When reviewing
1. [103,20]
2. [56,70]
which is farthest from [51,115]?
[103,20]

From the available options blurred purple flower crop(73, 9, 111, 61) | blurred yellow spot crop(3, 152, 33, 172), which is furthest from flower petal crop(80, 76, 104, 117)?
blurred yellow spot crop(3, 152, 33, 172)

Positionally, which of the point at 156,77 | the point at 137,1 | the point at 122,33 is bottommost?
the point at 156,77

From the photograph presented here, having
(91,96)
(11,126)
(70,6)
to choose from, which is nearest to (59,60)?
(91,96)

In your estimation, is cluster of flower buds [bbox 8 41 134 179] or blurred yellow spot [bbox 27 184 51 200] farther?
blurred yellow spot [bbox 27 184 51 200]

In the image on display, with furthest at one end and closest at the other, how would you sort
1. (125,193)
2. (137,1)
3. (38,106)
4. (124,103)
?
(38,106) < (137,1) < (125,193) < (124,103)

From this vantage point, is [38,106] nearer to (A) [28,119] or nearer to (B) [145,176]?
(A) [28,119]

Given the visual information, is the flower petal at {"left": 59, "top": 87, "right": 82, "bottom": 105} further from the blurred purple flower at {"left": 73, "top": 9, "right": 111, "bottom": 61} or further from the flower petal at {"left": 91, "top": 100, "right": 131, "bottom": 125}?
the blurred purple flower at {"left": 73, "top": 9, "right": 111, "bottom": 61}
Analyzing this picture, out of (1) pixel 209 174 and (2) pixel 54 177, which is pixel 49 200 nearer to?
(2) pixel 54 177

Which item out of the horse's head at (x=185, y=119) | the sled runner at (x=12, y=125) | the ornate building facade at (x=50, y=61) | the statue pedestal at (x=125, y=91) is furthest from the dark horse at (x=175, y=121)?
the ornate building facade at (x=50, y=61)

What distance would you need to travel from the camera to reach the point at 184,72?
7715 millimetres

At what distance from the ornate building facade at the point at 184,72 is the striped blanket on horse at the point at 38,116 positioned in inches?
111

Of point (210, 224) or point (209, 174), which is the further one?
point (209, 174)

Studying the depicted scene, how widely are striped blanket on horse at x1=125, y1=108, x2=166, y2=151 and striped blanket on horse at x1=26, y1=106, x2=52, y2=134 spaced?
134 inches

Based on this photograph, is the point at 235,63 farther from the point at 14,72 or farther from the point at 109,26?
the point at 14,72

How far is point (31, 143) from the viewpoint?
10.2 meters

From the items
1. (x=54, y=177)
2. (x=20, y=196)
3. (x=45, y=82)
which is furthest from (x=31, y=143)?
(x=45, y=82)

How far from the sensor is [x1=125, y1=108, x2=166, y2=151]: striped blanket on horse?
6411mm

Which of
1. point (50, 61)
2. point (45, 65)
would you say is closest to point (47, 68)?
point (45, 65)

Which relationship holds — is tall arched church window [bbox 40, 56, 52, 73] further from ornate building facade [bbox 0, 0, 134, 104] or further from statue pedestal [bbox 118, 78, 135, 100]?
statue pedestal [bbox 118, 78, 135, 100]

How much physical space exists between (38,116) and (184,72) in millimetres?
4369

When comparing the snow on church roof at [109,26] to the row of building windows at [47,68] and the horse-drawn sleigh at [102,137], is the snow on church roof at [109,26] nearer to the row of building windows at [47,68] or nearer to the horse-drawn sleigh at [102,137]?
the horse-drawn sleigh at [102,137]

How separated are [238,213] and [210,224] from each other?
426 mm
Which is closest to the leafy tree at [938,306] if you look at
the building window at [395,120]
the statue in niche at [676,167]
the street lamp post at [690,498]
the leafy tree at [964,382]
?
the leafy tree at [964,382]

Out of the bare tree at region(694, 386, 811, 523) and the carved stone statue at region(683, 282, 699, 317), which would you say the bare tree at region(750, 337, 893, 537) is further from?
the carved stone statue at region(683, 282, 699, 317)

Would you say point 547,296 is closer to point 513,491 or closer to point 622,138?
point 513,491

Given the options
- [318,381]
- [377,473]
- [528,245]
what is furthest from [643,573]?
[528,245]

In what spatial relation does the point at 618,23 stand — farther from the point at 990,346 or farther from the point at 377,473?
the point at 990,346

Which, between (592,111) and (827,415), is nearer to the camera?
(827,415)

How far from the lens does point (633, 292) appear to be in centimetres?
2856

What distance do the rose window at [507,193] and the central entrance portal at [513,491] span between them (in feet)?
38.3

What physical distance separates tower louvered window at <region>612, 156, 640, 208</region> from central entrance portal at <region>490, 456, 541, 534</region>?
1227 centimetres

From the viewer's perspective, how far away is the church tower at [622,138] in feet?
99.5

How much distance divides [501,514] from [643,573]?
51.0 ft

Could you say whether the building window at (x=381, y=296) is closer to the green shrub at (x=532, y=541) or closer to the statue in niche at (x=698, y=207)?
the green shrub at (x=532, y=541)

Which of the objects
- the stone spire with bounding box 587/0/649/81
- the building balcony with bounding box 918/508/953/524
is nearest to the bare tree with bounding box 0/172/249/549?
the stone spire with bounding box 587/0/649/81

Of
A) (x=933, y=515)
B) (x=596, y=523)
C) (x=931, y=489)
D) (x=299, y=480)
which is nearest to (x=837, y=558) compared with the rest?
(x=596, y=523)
******************************
Extract all of the data shown above and repeat it verbatim.

→ **SOLUTION FOR THIS EXERCISE**:
When reviewing
1. [103,20]
2. [56,70]
which is farthest from [51,115]?
[103,20]

From the available options blurred purple flower crop(73, 9, 111, 61) | blurred yellow spot crop(3, 152, 33, 172), which is furthest from flower petal crop(80, 76, 104, 117)?
blurred yellow spot crop(3, 152, 33, 172)

Positionally, which of the point at 156,77 | the point at 137,1 | the point at 122,33 is bottommost?
the point at 156,77

From the photograph presented here, having
(91,96)
(11,126)
(70,6)
to choose from, which is nearest to (59,60)?
(91,96)

In your estimation, is cluster of flower buds [bbox 8 41 134 179] or blurred yellow spot [bbox 27 184 51 200] farther?
blurred yellow spot [bbox 27 184 51 200]

In the image on display, with furthest at one end and closest at the other, how would you sort
1. (125,193)
2. (137,1)
3. (38,106)
4. (124,103)
?
(38,106) < (137,1) < (125,193) < (124,103)

From this vantage point, is [38,106] nearer to (A) [28,119] or nearer to (B) [145,176]?
(A) [28,119]

Given the visual information, is the flower petal at {"left": 59, "top": 87, "right": 82, "bottom": 105} further from the blurred purple flower at {"left": 73, "top": 9, "right": 111, "bottom": 61} or further from the flower petal at {"left": 91, "top": 100, "right": 131, "bottom": 125}?
the blurred purple flower at {"left": 73, "top": 9, "right": 111, "bottom": 61}
Analyzing this picture, out of (1) pixel 209 174 and (2) pixel 54 177, which is pixel 49 200 nearer to?
(2) pixel 54 177

Which item out of the horse's head at (x=185, y=119) | the sled runner at (x=12, y=125) | the ornate building facade at (x=50, y=61) | the statue pedestal at (x=125, y=91) is furthest from the dark horse at (x=175, y=121)?
the ornate building facade at (x=50, y=61)

What distance would you need to travel from the camera to reach the point at 184,72?
7715 millimetres

At what distance from the ornate building facade at the point at 184,72 is the striped blanket on horse at the point at 38,116 positioned in inches?
111

Of point (210, 224) or point (209, 174), which is the further one?
point (209, 174)

Studying the depicted scene, how widely are striped blanket on horse at x1=125, y1=108, x2=166, y2=151 and striped blanket on horse at x1=26, y1=106, x2=52, y2=134 spaced?
134 inches

Based on this photograph, is the point at 235,63 farther from the point at 14,72 or farther from the point at 109,26?
the point at 14,72

How far is point (31, 143) from the viewpoint?
10.2 meters

From the items
1. (x=54, y=177)
2. (x=20, y=196)
3. (x=45, y=82)
which is furthest from (x=31, y=143)?
(x=45, y=82)

How far from the sensor is [x1=125, y1=108, x2=166, y2=151]: striped blanket on horse?
6411mm

Which of
1. point (50, 61)
2. point (45, 65)
would you say is closest to point (47, 68)?
point (45, 65)

Which relationship holds — is tall arched church window [bbox 40, 56, 52, 73] further from ornate building facade [bbox 0, 0, 134, 104] or further from statue pedestal [bbox 118, 78, 135, 100]?
statue pedestal [bbox 118, 78, 135, 100]

How much physical space exists between (38,116) and (184,72) in millimetres?
4369

When comparing the snow on church roof at [109,26] to the row of building windows at [47,68] and the horse-drawn sleigh at [102,137], is the snow on church roof at [109,26] nearer to the row of building windows at [47,68] or nearer to the horse-drawn sleigh at [102,137]?
the horse-drawn sleigh at [102,137]

How separated are [238,213] and [210,224] from each other?
426 mm
Which is closest to the leafy tree at [938,306] if you look at
the building window at [395,120]
the statue in niche at [676,167]
the street lamp post at [690,498]
the leafy tree at [964,382]
?
the leafy tree at [964,382]

Out of the bare tree at region(694, 386, 811, 523) and the carved stone statue at region(683, 282, 699, 317), which would you say the bare tree at region(750, 337, 893, 537) is further from?
the carved stone statue at region(683, 282, 699, 317)

Would you say point 547,296 is closer to point 513,491 or closer to point 622,138?
point 513,491

Given the options
- [318,381]
- [377,473]
- [528,245]
what is furthest from [643,573]?
[528,245]

In what spatial relation does the point at 618,23 stand — farther from the point at 990,346 or farther from the point at 377,473?
the point at 990,346

Which, between (592,111) and (827,415), is nearer to the camera?
(827,415)

How far from the lens does point (633, 292) appear to be in centimetres?
2856

What distance do the rose window at [507,193] and the central entrance portal at [513,491] span between them (in feet)?
38.3

What physical distance separates tower louvered window at <region>612, 156, 640, 208</region> from central entrance portal at <region>490, 456, 541, 534</region>?
1227 centimetres

From the viewer's perspective, how far away is the church tower at [622,138] in feet?
99.5

How much distance divides [501,514] from [643,573]?
51.0 ft

Could you say whether the building window at (x=381, y=296) is closer to the green shrub at (x=532, y=541) or closer to the statue in niche at (x=698, y=207)?
the green shrub at (x=532, y=541)

Which of the objects
- the stone spire with bounding box 587/0/649/81
- the building balcony with bounding box 918/508/953/524
is nearest to the bare tree with bounding box 0/172/249/549?
the stone spire with bounding box 587/0/649/81

Of
A) (x=933, y=515)
B) (x=596, y=523)
C) (x=931, y=489)
D) (x=299, y=480)
which is nearest to (x=837, y=558) compared with the rest?
(x=596, y=523)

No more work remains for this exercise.